The president of the Family Division has proposed introducing mandatory restrictions on the number of pages in court documents for family cases, alleging that lawyers have ignored previous calls for restraint. 

Last February Sir James Munby (pictured) criticised lawyers for ‘routinely’ ignoring practice directions imposing a 350-page limit on bundles, warning that surplus court documents would be destroyed without notice if practitioners cannot keep to these directions.

But in proposals published for consultation today, Munby says he is ‘not conscious’ this has had much effect, and that the time may have now come to impose page limits for certain types of documents.

These are not currently regulated by practice directions.

The limits would be mandatory unless the court specifically directs otherwise.

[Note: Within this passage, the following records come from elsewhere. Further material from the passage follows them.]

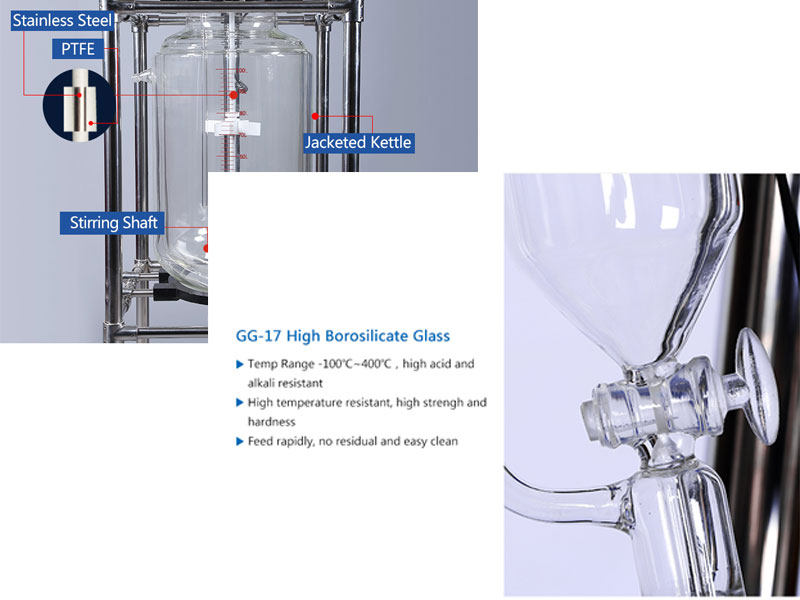 Stainless Steel

PTFE

Jacketed Kettle

Stirring Shaft

GG-17 High Borosilicate Glass

▶ Temp Range -100℃~400℃ , high acid and alkali resistant

▶ High temperature resistant, high strengh and hardness

▶ Feed rapidly, no residual and easy clean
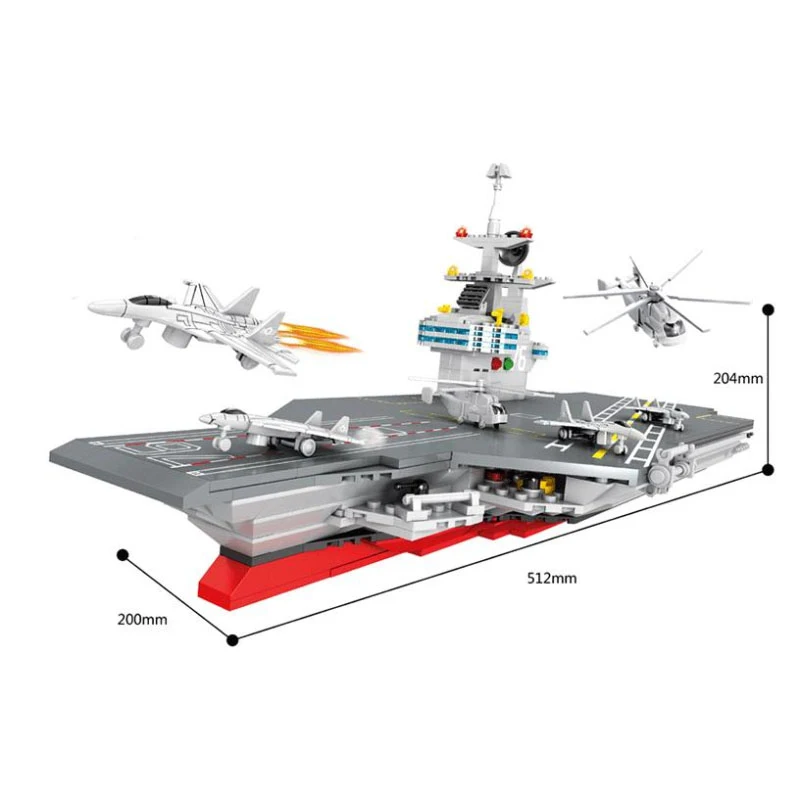 204mm

512mm

200mm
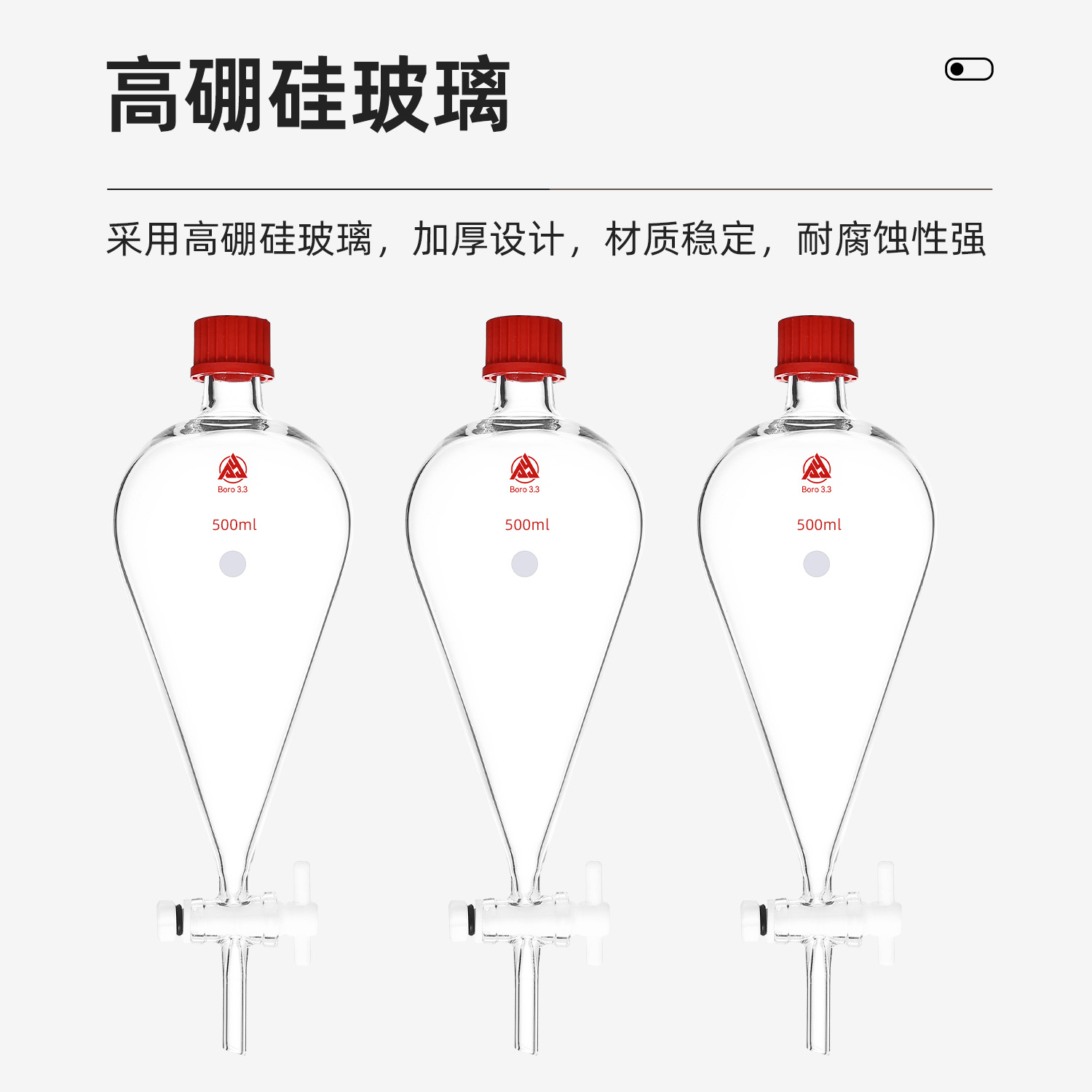 高硼硅玻璃

采用高硼硅玻璃，加厚设计，材质稳定，耐腐蚀性强

Boro 3.3
500ml

Boro 3.3
500ml

Boro 3.3
500ml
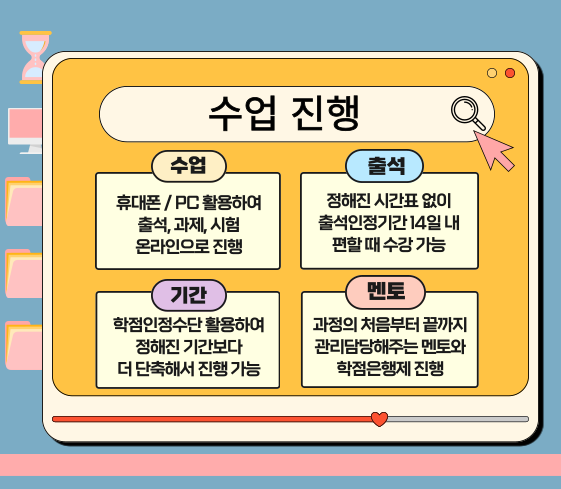 수업 진행

수업

휴대폰 / PC 활용하여 출석, 과제, 시험 온라인으로 진행

출석

정해진 시간표 없이 출석인정기간 14일 내 편할 때 수강 가능

기간

학점인정수단 활용하여 정해진 기간보다 더 단축해서 진행 가능

멘토

과정의 처음부터 끝까지 관리담당해주는 멘토와 학점은행제 진행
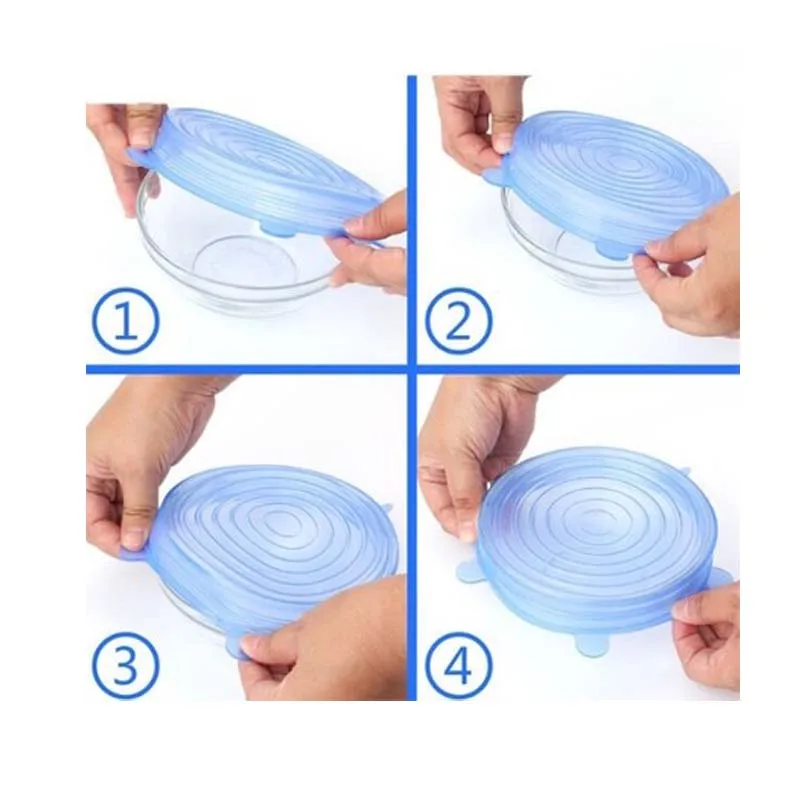 ①
②
③
④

Munby has proposed amending the practice directions to specify limits on the number of sheets of paper specific documents should contain. The proposals include a 10-page cap on skeleton arguments, a maximum of 20 pages for witness statements and 40 pages for expert reports. 

He has also suggested amending the rules to specify that bundles should not contain more than ten authorities.

Munby said the need for mandatory restrictions was highlighted by the case of Seagrove v Sullivan, when a family judge removed most case documents from court after the parties' lawyers submitted 3,500 pages of documents from 32 authorities for consideration ahead of a proposed eight-day trial. 

Munby is asking for opinions on whether his proposals are desirable, and if so whether the length would be controlled by page count or word count, and if by page count what figures are appropriate.